Dataset items:
◇ ◇ ◇

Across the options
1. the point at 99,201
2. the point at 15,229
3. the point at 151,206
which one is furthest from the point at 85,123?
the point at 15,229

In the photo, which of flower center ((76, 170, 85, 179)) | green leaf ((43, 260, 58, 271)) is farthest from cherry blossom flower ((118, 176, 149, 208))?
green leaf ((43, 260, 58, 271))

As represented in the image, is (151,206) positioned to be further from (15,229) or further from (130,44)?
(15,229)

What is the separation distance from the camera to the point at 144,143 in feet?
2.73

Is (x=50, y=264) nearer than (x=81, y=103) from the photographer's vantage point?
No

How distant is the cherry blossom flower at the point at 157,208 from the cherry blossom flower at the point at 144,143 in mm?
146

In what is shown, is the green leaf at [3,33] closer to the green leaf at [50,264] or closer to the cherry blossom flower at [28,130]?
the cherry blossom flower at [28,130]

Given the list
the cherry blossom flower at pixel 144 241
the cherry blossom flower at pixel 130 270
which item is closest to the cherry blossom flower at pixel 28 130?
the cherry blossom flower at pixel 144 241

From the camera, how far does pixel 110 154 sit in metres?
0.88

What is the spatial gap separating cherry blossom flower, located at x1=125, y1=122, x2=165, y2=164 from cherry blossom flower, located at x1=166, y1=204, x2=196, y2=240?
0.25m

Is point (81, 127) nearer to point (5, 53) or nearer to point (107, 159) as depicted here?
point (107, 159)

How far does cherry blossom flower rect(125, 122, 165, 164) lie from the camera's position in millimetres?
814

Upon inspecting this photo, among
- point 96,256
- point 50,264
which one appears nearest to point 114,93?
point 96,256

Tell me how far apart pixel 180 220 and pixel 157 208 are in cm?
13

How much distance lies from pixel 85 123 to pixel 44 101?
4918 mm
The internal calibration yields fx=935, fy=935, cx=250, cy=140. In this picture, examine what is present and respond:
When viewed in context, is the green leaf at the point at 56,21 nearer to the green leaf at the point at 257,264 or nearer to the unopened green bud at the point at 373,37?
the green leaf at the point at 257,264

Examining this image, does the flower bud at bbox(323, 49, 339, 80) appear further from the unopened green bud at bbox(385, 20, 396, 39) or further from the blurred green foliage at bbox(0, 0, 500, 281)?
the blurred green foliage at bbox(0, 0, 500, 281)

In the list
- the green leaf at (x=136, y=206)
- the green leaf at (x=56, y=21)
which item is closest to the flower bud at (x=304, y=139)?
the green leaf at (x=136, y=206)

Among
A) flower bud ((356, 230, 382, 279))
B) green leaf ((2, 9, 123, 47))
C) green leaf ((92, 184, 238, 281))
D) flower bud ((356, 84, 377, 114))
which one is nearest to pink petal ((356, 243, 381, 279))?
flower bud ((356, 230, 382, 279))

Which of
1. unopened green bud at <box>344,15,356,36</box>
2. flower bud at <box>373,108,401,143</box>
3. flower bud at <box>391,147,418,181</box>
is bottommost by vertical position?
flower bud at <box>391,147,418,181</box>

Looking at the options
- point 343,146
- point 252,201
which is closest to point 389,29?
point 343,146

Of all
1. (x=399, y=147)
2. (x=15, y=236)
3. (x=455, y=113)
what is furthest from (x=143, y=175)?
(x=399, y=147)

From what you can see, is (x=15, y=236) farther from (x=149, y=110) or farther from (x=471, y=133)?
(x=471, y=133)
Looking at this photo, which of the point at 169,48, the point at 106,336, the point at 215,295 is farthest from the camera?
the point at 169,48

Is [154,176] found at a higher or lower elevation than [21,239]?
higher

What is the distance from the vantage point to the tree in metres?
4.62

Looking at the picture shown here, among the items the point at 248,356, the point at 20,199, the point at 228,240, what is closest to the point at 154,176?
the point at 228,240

◇ ◇ ◇

• _Exercise aim_
Extract all the entries word for word.

• _Exercise response_
Across the options
1. the point at 99,201
2. the point at 15,229
3. the point at 151,206
which one is furthest from the point at 85,123?
the point at 15,229

In the photo, which of flower center ((76, 170, 85, 179)) | green leaf ((43, 260, 58, 271)) is farthest from cherry blossom flower ((118, 176, 149, 208))?
green leaf ((43, 260, 58, 271))

As represented in the image, is (151,206) positioned to be further from (15,229) or further from (130,44)?
(15,229)

What is the separation distance from the camera to the point at 144,143 in feet?
2.73

Is (x=50, y=264) nearer than (x=81, y=103) from the photographer's vantage point?
No

How distant is the cherry blossom flower at the point at 157,208 from the cherry blossom flower at the point at 144,143 in mm?
146

In what is shown, is the green leaf at [3,33] closer to the green leaf at [50,264] or closer to the cherry blossom flower at [28,130]?
the cherry blossom flower at [28,130]

Given the list
the cherry blossom flower at pixel 144 241
the cherry blossom flower at pixel 130 270
which item is closest to the cherry blossom flower at pixel 28 130?
the cherry blossom flower at pixel 144 241

From the camera, how far does pixel 110 154 sit in metres?
0.88

What is the spatial gap separating cherry blossom flower, located at x1=125, y1=122, x2=165, y2=164 from cherry blossom flower, located at x1=166, y1=204, x2=196, y2=240?
0.25m

Is point (81, 127) nearer to point (5, 53) or nearer to point (107, 159) as depicted here?
point (107, 159)

How far does cherry blossom flower rect(125, 122, 165, 164) lie from the camera's position in millimetres?
814

Upon inspecting this photo, among
- point 96,256
- point 50,264
which one appears nearest to point 114,93?
point 96,256

Tell me how far apart pixel 180 220 and pixel 157 208 are in cm?
13

How much distance lies from pixel 85 123 to pixel 44 101?
4918 mm
The internal calibration yields fx=935, fy=935, cx=250, cy=140. In this picture, examine what is present and respond:
When viewed in context, is the green leaf at the point at 56,21 nearer to the green leaf at the point at 257,264 or nearer to the unopened green bud at the point at 373,37?
the green leaf at the point at 257,264

Examining this image, does the flower bud at bbox(323, 49, 339, 80) appear further from the unopened green bud at bbox(385, 20, 396, 39) or further from the blurred green foliage at bbox(0, 0, 500, 281)?
the blurred green foliage at bbox(0, 0, 500, 281)

In the list
- the green leaf at (x=136, y=206)
- the green leaf at (x=56, y=21)
which item is closest to the flower bud at (x=304, y=139)?
the green leaf at (x=136, y=206)

Among
A) flower bud ((356, 230, 382, 279))
B) green leaf ((2, 9, 123, 47))
C) green leaf ((92, 184, 238, 281))
D) flower bud ((356, 84, 377, 114))
which one is nearest to pink petal ((356, 243, 381, 279))?
flower bud ((356, 230, 382, 279))

Which of
1. unopened green bud at <box>344,15,356,36</box>
2. flower bud at <box>373,108,401,143</box>
3. flower bud at <box>391,147,418,181</box>
is bottommost by vertical position?
flower bud at <box>391,147,418,181</box>

Looking at the options
- point 343,146
- point 252,201
which is closest to point 389,29?
point 343,146

Of all
1. (x=399, y=147)
2. (x=15, y=236)
3. (x=455, y=113)
what is furthest from (x=143, y=175)?
(x=399, y=147)

From what you can see, is (x=15, y=236) farther from (x=149, y=110) or farther from (x=471, y=133)?
(x=471, y=133)
Looking at this photo, which of the point at 169,48, the point at 106,336, the point at 215,295 is farthest from the camera?
the point at 169,48

Is [154,176] found at a higher or lower elevation than [21,239]?
higher

What is the distance from the vantage point to the tree in metres?
4.62

Looking at the picture shown here, among the items the point at 248,356, the point at 20,199, the point at 228,240, what is closest to the point at 154,176?
the point at 228,240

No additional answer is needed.